● Actions to take
a) In the Mumbai Buzz article, what led to the Ghatkopar-Mankhurd flyover being closed on September 1st?
b) Continue the Mumbai Buzz article on the week's city events from the point where it stops.

Mumbai Buzz: Slump in property registrations in August | Ghatkopar-Mankhurd flyover shut and more…

Plight of Dharavi potters, closure of the city's costliest flyover and more. Mumbai Buzz captures the key events in the city in the past week

Mumbai’s costliest flyover shut one month after opening

The newly constructed Ghatkopar-Mankhurd flyover has been jinxed since its initiation. Delayed by three years, partly due to the pandemic, the Rs 713 crore flyover was finally inaugurated on August 1st by Chief Minister Uddhav Thackeray. But a spate of recent accidents and breakdowns have led to the flyover being closed for repairs on September 1st. While several two wheelers have slipped and skidded on the flyover, a fatal accident on August 30th involving a bike finally led to the closure. Even though BMC maintains that the accidents were caused due to speeding and not due to structural deficiencies, the senior Inspector of Mankhurd’s traffic division has said certain sections of the fly-over will be closed for maintenance and repair work.

[Dataset excerpts]
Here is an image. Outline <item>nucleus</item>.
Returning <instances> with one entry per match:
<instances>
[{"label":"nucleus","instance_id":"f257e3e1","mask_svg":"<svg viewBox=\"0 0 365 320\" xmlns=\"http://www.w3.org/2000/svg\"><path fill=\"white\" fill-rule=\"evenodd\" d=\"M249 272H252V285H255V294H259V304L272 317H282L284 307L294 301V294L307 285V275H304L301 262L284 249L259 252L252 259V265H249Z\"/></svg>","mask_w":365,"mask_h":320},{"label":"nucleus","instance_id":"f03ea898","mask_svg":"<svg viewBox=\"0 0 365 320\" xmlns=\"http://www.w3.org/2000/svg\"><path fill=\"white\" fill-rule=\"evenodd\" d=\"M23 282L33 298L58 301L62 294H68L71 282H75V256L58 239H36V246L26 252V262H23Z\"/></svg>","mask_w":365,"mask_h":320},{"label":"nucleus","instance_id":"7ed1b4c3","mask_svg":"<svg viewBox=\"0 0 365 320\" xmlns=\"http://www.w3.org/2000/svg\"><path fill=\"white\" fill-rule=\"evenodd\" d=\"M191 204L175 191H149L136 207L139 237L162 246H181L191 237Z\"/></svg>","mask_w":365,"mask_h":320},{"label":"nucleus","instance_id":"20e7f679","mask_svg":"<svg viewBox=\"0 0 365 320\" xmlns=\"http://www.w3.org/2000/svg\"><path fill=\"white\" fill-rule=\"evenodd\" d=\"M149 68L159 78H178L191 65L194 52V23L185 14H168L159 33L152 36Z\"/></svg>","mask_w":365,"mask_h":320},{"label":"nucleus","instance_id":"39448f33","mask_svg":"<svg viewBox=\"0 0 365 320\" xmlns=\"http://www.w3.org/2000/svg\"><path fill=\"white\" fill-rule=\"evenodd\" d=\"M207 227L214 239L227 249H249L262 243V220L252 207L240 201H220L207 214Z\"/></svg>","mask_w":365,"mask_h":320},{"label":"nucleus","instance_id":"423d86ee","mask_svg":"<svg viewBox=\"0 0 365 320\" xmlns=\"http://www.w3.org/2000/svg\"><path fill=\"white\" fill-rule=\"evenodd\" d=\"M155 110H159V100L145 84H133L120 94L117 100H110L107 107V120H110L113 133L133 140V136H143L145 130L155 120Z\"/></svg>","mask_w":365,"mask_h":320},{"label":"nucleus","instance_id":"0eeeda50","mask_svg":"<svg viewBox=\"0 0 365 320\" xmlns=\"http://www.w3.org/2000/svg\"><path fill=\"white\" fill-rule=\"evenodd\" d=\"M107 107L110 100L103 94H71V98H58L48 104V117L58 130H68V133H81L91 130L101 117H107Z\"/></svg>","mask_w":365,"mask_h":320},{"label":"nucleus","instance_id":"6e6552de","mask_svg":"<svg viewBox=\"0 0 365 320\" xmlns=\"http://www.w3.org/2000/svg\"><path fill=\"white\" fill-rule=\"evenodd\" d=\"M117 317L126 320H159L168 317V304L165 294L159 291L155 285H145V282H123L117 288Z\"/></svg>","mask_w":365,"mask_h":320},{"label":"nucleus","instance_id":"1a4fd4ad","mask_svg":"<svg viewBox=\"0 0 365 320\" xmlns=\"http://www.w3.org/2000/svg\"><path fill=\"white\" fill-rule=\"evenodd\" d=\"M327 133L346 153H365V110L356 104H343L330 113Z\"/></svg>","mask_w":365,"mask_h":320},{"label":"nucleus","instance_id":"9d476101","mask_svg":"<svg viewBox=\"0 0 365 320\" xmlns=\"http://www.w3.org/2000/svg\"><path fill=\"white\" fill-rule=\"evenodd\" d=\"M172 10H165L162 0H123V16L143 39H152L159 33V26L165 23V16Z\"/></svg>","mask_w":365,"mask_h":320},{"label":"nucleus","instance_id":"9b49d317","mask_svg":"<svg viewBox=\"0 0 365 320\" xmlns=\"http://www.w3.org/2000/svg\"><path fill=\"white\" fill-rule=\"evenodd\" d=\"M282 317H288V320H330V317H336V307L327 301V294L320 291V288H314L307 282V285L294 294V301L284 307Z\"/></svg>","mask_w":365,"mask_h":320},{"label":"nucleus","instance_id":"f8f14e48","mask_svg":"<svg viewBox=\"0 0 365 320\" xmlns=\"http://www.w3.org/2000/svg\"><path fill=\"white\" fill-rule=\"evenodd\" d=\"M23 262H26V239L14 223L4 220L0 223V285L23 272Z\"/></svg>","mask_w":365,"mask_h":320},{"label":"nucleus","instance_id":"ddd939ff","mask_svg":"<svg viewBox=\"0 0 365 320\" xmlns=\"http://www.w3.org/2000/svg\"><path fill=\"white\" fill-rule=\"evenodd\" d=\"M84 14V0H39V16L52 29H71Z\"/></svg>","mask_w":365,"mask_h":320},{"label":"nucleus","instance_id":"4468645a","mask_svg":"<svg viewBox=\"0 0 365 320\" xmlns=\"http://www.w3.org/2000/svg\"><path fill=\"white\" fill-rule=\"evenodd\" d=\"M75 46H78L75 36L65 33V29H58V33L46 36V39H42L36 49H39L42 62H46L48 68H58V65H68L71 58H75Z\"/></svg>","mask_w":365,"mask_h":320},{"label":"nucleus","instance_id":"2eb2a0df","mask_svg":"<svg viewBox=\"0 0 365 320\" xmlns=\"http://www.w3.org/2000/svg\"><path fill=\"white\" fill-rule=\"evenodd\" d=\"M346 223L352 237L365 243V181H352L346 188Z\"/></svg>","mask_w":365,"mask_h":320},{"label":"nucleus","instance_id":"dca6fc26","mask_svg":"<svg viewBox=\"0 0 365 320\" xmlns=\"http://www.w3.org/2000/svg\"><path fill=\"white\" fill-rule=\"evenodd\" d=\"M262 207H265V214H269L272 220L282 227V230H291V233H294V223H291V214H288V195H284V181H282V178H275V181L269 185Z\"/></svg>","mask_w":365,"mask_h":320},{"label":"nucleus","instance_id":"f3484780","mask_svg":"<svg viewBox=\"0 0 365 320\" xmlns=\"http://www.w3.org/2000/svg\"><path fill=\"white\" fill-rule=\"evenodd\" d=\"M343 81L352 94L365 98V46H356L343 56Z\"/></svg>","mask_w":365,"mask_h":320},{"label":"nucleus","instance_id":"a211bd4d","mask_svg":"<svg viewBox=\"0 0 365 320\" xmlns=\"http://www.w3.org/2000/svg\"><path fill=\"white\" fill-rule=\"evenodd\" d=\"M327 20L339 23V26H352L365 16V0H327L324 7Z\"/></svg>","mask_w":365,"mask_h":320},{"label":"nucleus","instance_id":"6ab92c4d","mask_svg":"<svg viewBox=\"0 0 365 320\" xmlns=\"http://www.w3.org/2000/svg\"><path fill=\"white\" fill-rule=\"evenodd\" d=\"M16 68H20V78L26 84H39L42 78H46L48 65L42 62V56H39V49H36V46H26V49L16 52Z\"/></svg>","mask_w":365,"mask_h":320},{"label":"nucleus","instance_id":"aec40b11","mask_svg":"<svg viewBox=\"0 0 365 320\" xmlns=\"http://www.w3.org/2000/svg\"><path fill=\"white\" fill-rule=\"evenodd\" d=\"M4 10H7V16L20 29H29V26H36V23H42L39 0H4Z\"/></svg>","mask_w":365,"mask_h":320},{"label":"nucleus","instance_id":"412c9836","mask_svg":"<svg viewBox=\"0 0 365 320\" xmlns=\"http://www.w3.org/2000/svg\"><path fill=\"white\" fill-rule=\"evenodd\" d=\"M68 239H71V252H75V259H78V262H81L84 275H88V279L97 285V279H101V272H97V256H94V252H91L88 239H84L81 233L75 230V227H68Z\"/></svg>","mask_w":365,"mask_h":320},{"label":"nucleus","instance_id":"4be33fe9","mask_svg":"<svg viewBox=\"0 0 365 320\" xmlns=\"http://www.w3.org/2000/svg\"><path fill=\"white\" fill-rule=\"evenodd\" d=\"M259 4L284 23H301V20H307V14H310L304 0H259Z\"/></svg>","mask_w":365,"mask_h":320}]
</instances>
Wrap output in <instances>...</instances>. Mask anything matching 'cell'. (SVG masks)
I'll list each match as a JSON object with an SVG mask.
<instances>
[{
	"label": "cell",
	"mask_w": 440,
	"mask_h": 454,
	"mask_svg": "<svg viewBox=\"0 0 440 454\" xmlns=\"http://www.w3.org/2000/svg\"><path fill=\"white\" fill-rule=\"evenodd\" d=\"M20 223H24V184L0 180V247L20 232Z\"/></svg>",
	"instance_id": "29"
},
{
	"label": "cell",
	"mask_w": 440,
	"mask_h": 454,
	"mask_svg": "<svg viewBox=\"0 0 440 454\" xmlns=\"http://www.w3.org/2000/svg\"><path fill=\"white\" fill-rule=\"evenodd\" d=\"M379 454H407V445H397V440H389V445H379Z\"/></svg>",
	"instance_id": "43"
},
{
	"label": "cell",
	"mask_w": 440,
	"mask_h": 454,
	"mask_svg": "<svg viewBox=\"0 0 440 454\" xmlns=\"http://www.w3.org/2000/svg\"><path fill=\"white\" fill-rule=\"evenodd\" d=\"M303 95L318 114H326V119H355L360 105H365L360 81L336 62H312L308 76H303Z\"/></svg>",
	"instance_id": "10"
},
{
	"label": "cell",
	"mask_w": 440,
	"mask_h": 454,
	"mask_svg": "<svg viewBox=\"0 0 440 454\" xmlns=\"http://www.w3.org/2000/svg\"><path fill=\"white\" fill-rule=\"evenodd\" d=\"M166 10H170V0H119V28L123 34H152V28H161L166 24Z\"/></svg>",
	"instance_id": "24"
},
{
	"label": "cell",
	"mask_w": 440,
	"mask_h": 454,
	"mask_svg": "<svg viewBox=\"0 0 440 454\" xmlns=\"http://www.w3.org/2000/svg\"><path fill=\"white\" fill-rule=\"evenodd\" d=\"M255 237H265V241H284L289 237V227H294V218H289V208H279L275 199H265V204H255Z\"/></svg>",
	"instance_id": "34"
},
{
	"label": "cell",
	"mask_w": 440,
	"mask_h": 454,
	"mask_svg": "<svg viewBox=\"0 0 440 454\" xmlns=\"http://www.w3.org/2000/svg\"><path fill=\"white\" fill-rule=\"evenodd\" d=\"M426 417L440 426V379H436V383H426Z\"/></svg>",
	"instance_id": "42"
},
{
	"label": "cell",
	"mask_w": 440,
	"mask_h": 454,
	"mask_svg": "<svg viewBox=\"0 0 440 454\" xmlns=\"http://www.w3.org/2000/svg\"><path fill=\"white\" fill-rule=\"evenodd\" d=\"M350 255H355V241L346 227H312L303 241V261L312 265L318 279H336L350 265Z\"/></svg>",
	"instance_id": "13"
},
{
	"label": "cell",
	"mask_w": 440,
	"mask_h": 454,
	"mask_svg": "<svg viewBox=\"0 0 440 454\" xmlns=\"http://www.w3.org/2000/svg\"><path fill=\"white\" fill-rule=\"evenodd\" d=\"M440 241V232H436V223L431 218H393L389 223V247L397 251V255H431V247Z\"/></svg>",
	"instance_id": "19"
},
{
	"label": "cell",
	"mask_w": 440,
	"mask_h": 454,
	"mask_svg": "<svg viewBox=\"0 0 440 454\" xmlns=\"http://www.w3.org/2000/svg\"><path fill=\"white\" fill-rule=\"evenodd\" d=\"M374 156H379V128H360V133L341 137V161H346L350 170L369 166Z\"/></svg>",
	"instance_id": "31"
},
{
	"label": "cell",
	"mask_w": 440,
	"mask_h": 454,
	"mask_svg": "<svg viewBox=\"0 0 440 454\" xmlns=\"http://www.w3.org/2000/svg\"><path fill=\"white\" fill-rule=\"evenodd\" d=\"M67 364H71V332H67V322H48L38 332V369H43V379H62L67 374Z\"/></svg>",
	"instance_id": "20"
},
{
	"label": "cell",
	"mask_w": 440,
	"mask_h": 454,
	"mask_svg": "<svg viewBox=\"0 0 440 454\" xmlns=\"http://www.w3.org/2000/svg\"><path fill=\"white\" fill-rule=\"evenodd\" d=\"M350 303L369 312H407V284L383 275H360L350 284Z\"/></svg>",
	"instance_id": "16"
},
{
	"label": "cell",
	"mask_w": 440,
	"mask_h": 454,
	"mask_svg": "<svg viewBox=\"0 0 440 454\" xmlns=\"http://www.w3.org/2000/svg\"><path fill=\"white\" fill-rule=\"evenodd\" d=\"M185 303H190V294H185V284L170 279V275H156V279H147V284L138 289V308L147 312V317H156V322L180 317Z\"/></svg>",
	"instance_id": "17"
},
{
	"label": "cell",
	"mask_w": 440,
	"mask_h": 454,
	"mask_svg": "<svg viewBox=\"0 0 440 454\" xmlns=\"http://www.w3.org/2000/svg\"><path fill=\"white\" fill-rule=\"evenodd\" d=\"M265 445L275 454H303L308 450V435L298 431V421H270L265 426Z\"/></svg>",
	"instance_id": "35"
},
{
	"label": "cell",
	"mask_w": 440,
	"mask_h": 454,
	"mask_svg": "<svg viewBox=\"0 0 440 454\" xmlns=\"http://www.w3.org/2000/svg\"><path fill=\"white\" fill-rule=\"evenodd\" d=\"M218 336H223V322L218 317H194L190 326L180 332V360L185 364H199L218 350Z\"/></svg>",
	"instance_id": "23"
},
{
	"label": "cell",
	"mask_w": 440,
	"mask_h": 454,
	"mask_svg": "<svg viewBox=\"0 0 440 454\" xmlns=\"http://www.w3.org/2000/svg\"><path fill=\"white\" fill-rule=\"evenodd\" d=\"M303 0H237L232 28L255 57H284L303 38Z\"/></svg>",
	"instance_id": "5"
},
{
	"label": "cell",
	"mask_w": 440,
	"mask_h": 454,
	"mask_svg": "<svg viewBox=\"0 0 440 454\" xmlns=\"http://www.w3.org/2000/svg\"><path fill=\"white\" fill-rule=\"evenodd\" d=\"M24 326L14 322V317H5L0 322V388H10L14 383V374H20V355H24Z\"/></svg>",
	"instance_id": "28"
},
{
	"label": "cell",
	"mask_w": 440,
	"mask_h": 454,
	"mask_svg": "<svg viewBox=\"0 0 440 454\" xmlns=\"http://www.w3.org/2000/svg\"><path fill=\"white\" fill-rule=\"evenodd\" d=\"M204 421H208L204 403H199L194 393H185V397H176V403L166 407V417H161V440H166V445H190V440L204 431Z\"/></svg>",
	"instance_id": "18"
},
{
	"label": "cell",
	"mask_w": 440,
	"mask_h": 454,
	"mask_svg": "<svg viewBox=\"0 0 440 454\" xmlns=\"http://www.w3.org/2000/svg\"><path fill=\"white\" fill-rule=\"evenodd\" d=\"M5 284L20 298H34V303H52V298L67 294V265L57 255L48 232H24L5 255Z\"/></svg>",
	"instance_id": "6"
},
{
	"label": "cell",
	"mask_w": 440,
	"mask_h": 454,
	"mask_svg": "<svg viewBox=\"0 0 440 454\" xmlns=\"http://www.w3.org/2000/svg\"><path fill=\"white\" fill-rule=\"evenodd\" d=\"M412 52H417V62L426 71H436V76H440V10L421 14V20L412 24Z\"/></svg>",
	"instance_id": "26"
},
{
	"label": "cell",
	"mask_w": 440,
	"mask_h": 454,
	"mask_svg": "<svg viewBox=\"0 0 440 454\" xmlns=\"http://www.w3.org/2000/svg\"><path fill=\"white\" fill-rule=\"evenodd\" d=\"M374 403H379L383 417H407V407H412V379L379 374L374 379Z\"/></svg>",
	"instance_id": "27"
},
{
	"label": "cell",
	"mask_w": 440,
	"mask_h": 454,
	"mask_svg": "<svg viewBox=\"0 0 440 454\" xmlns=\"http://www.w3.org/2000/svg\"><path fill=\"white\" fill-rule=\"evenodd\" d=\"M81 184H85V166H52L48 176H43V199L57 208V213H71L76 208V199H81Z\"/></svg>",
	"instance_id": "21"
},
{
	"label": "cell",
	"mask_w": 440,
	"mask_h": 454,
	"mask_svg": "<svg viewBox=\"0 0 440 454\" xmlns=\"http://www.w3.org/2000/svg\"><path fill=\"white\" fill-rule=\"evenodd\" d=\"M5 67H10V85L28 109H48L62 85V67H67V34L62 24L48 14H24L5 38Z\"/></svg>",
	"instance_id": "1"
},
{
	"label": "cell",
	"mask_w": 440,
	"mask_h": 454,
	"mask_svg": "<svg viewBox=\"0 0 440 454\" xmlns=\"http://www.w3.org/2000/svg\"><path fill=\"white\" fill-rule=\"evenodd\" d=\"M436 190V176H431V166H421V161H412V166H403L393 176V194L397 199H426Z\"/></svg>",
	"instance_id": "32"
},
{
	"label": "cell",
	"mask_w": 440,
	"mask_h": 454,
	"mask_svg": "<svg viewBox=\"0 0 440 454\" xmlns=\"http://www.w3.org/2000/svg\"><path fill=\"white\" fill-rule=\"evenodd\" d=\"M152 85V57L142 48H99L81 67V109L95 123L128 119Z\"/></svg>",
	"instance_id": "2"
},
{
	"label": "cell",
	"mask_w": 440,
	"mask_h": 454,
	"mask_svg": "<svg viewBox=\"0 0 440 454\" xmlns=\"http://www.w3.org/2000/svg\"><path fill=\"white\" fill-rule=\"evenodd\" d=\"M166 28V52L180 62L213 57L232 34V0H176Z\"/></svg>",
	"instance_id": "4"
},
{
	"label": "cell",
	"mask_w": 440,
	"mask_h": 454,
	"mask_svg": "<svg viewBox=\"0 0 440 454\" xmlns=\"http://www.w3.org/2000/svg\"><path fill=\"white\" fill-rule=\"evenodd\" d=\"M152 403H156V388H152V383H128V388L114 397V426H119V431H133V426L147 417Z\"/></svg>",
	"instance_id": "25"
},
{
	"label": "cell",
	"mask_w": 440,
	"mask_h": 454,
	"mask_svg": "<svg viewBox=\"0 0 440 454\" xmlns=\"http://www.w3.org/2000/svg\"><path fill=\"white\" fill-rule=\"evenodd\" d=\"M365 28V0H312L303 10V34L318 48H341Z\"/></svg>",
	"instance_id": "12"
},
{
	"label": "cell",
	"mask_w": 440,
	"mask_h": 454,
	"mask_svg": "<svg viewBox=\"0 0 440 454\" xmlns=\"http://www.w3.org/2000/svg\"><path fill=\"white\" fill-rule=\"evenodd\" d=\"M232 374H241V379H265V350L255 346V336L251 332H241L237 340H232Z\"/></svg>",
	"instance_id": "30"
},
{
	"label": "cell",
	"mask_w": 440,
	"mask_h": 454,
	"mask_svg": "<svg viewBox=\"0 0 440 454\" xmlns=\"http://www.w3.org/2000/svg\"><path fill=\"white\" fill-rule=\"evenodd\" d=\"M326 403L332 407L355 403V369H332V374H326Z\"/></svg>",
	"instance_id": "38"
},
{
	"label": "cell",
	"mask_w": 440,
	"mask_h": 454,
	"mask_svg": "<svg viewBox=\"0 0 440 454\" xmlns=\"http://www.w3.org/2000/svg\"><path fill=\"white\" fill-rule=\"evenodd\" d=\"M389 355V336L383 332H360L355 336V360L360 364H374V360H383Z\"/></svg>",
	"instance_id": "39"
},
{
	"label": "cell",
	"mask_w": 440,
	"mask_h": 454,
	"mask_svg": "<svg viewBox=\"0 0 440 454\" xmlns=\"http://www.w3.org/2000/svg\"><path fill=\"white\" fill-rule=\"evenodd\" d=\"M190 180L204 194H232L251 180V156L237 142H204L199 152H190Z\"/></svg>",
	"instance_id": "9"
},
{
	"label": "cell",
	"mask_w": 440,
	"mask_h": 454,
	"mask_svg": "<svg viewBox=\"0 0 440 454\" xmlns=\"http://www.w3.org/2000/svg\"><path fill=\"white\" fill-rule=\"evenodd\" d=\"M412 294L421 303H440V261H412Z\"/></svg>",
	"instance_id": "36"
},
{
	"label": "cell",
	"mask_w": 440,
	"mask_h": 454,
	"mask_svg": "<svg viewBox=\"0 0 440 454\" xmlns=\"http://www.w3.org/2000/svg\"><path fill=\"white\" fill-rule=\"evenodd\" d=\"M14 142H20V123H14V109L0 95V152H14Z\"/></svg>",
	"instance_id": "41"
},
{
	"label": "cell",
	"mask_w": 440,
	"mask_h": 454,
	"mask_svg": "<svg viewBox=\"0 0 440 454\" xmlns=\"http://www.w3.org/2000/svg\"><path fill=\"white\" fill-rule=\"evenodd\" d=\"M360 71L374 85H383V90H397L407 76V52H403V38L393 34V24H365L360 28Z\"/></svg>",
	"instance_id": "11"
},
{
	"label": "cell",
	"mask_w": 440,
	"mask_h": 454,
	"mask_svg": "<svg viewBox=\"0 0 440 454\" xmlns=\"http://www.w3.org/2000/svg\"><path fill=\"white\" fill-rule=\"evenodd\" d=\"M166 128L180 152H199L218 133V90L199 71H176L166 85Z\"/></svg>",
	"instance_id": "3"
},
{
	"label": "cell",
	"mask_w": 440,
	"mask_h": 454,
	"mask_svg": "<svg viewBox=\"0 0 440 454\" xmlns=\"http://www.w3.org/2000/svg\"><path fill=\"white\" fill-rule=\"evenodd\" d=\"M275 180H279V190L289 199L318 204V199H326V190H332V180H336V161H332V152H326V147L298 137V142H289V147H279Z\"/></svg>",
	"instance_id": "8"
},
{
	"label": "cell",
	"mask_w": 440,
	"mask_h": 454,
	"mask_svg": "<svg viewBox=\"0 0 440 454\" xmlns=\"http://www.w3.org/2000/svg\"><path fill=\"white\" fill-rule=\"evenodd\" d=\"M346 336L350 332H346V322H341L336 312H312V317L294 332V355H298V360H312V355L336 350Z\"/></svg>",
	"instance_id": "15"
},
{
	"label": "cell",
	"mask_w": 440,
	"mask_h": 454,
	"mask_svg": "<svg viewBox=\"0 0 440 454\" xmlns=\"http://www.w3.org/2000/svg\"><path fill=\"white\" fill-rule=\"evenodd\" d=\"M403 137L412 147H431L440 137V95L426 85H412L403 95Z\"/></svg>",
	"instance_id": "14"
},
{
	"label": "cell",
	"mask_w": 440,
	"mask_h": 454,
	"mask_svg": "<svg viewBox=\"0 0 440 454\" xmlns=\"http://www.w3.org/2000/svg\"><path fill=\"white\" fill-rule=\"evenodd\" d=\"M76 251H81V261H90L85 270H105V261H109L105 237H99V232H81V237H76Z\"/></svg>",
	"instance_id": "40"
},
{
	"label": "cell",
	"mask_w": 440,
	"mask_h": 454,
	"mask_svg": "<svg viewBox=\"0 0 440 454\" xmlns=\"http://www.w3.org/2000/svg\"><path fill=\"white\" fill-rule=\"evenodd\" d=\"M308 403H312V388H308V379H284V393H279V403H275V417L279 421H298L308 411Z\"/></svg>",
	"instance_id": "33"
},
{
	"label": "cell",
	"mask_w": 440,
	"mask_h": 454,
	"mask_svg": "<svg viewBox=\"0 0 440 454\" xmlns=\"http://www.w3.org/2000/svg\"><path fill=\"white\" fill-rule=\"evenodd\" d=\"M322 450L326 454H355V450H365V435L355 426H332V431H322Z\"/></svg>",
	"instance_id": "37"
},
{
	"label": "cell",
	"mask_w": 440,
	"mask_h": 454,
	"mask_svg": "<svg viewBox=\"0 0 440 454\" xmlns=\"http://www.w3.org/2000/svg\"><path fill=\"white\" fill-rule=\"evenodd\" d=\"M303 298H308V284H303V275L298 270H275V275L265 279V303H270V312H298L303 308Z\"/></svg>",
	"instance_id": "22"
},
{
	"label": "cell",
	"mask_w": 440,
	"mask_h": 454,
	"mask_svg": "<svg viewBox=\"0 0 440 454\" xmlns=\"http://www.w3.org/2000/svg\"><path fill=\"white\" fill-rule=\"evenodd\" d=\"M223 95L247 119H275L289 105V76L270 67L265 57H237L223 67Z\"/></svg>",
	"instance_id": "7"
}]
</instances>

● Outputs in order
a) A spate of accidents and breakdowns followed its August 1st opening, with several two-wheelers slipping and skidding on it. A fatal bike accident on August 30th finally led to the closure for repairs.

b)
Source: The Indian Express | Hindustan Times | Livemint

BMC to appoint fire and safety auditor

“BMC has decided to accord fire and life safety no-objection certificates to low-rise residential buildings through fire and life safety auditors to speed up building construction approvals in a more transparent manner,” a BMC official told the media recently. The auditor will be responsible for checking builder compliance with Maharashtra’s Fire Prevention and Life Safety Measures Act, 2006. Under the Act, the property owner or the housing society check fire safety norms and submit an audit report signed by a licensed fire expert to the chief fire officer every six months. In the absence of an owner or a society, building occupants conduct this audit. In recent fires, Mumbai’s fire brigade found that most buildings had failed to submit the audit report and did had not installed any fire safety equipment.

Source: The Times of India

Read more: Mumbai’s big housing question: why do people refuse to vacate crumbling buildings?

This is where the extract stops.